Sternoclavicular Dislocation Xray / Diagnositc Tests

  • AP view, apical lordotic view, serendipity view
  • Chest xray: If the injured medial clavicle is superior to the normal side the dislocation is anterior. If the injured medial clavicle is inferior to the normal side it is dislocated posteriorly.
  • Serendipity View: 40-degree cephalic tilt a/p xray of SC joint. Draw a horizontal line across the image at the superior edge of the normal clavicular head.  It the medial clavicle is superior to that line, it is dislocated anteriorly.  If the medial clavicle is inferior, it is dislocated posteriorly.
  • The medial clavicle epiphysis does not ossify until 17 or 18.  In pts whose epiphysis is unossifed it is impossible to differential between a physeal fx and a dislocation, although fx is much more likely.
  • CT scan is generally indicated.  Assess whether dislocation is anterior or posterior, as well as injuries to associated vascular injuries / tracheal compression / impingement / hematoma.
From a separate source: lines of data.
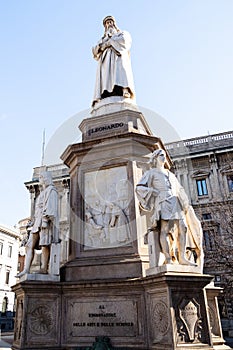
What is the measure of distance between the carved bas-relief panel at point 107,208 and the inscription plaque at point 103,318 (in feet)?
4.39

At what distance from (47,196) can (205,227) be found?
22842 millimetres

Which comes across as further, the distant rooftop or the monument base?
the distant rooftop

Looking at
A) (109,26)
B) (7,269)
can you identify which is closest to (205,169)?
(109,26)

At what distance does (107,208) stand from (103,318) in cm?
243

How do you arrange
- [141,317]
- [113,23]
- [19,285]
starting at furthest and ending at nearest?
[113,23]
[19,285]
[141,317]

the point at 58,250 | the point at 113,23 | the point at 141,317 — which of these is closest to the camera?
the point at 141,317

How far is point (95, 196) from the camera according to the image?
8000mm

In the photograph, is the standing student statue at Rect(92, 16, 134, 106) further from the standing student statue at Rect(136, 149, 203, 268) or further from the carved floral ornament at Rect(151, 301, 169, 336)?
the carved floral ornament at Rect(151, 301, 169, 336)

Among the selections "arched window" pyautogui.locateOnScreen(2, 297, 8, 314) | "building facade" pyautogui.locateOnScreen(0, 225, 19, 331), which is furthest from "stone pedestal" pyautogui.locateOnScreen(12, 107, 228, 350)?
"arched window" pyautogui.locateOnScreen(2, 297, 8, 314)

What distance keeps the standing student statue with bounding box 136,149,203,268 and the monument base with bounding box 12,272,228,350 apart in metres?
0.61

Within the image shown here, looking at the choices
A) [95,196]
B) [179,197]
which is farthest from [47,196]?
[179,197]

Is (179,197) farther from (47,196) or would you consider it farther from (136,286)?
(47,196)

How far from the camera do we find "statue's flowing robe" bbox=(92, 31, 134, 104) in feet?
33.2

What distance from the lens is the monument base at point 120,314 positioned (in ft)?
18.1
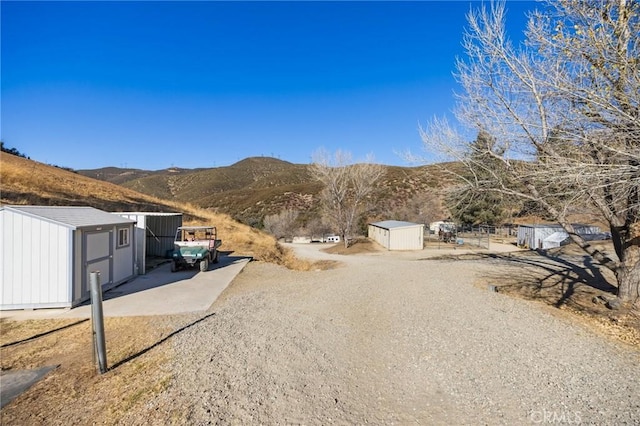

Sternoclavicular Dislocation Classification / Treatment

  • Posterior dislocation: closed reduction performed in OR with patient’s chest prepped and draped and CT surgeon on standby.  Type and crossed blood available. Open reduction with costoclavicular and capsular ligament repair if fails closed reduction.  Place folded towels/sandbag between scapulas.  Pt supine on table.  Apply traction to abducted arm in line with clavicle.  Then slowly move arm into mild extension while gently pulling medial clavicle anteriorly.  May consider using towel clip to aid in reduction.   Closed reduction is typically difficult to maintain if >48hours since injury. If closed reduction is unsuccessful proceed with open reduction and Sternoclavicular Joint Reconstruction.
  • Posterior physeal injury: closed reduction followed by sling and swathe. Consider open reduction if unable to reduce closed.
  • Anterior physeal injury: symptomatic treatment without reduction.  Physis will remodel with little to no functional limitations.
  • Anterior dislocation: sling and swathe +/- closed reduction depending on amount of displacement.
  • Chronic injuries are unlikely to be reduced closed due to soft tissue interposition/scar
  • Never transfix SC joint with wires/pins as HW failure +/- pin migration into chest is the general rule with hardware in the SC joint due to tremendous lever arm on SC joint.
  • See also Sternoclavicular Joint Reconstruction Technique.

Sternoclavicular Dislocation Associated Injuries / Differential Diagnosis

Sternoclavicular Dislocation Complications

  • Pneumothorax
  • Laceration of superior vena cava, pulmonary artery
  • Brachial plexus injury
  • Rupture of the aorta or esophagus
  • Shortness of breath
  • Hoarseness
  • Difficulty swallowing
  • Thoracic outlet syndrome

Sternoclavicular Dislocation Follow-up Care

  • Figure of eight brace with sling for 4-6 wks. Obtain follow-up radiographs.
  • 6 Weeks: begin gentle ROM exercises with gradual return to activities.